We sampled nine kinds of chocolate, all made in MKEC’s 9,000-square-foot, solar-powered factory, reputedly the largest chocolate-making facility in Hawaii. Among the three single-estate chocolates was Maui Kuia Estate Dark Chocolate — made from MKEC’s Maui-grown cacao — which won a coveted Good Food Award in 2022. The previous year, MKEC received a Gold Award/Asia-Pacific region in the Cacao of Excellence competition, which recognizes producers worldwide for their growing expertise and the quality, diversity and exceptional flavors of their beans.
The descriptions of the chocolates mirrored those often heard at wine tastings, including “smooth,” “nutty,” “buttery” and “fruit-forward.”
For its fruit-infused products, MKEC makes it a priority to source locally.
“Our calamansi [a citrus hybrid] comes from trees in Gunars’ backyard,” Lucas said. “We pick wild guava in the hills of West Maui. The mango we use is Mapulehu, a juicy variety that was developed on Molokai. You can’t buy it in stores or farmers markets on Maui; to get it, you have to know someone who grows it. Our Mapulehu mangoes come from five trees on our farm.”
When the tour concluded at the retail store, everyone began looking for their favorites. Some visitors were considering signing up for a 60-minute guided or self-guided tasting in the spacious, open-air Chocolate Bar on the second floor, where wine, beer and spirits can be paired with three three-piece flights. A portion of the proceeds from the weekend Laulima tastings — led by either Valkirs or O’Doherty — goes to a rotating group of some 30 nonprofits, including Maui Food Bank, Whale Trust Maui, Maui Arts League and Na Leo Kalele, a Hawaiian language immersion program.
On Sunday evenings, music-lovers 21 years and older can gather at the Chocolate Bar for Sunset Jazz performances, where all proceeds go to Jazz Maui, a program of the nonprofit Arts Education for Children Group.
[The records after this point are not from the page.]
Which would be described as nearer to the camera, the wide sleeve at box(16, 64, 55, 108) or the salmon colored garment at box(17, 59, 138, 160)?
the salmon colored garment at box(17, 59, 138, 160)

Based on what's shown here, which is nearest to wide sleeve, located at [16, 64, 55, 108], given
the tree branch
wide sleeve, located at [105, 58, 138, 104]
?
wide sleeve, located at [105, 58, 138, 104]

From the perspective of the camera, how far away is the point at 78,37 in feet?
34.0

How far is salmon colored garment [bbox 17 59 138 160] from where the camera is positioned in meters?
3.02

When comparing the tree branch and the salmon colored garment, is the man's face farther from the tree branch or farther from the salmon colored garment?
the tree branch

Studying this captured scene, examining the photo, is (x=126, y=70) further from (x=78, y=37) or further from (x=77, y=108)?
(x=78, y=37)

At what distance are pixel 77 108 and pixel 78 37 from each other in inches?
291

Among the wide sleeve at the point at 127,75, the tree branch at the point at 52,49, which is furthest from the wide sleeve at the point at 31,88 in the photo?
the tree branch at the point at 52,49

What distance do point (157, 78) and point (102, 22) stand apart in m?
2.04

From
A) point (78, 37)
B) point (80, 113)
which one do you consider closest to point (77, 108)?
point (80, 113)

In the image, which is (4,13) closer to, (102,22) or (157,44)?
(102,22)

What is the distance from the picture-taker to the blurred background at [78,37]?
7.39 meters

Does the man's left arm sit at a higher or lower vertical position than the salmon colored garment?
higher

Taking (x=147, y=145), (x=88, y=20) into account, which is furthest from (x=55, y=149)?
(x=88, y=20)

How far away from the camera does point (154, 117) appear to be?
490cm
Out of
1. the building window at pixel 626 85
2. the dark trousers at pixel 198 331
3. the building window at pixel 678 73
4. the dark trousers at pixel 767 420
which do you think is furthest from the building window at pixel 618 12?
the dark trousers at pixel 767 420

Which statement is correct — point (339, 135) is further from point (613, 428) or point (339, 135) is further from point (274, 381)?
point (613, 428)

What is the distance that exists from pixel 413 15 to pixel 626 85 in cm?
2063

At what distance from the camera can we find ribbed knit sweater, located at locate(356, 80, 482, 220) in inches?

Chocolate flights and alcoholic beverage pairings are available for purchase.
If visitors are lucky, they’ll see workers molding chocolate through a large window in the store, usually Mondays through Thursdays (the time varies, depending on the production schedule). Several steps are required to transform cacao, cocoa butter, sugar and flavorings into the treat we all love — but that’s a story for another time.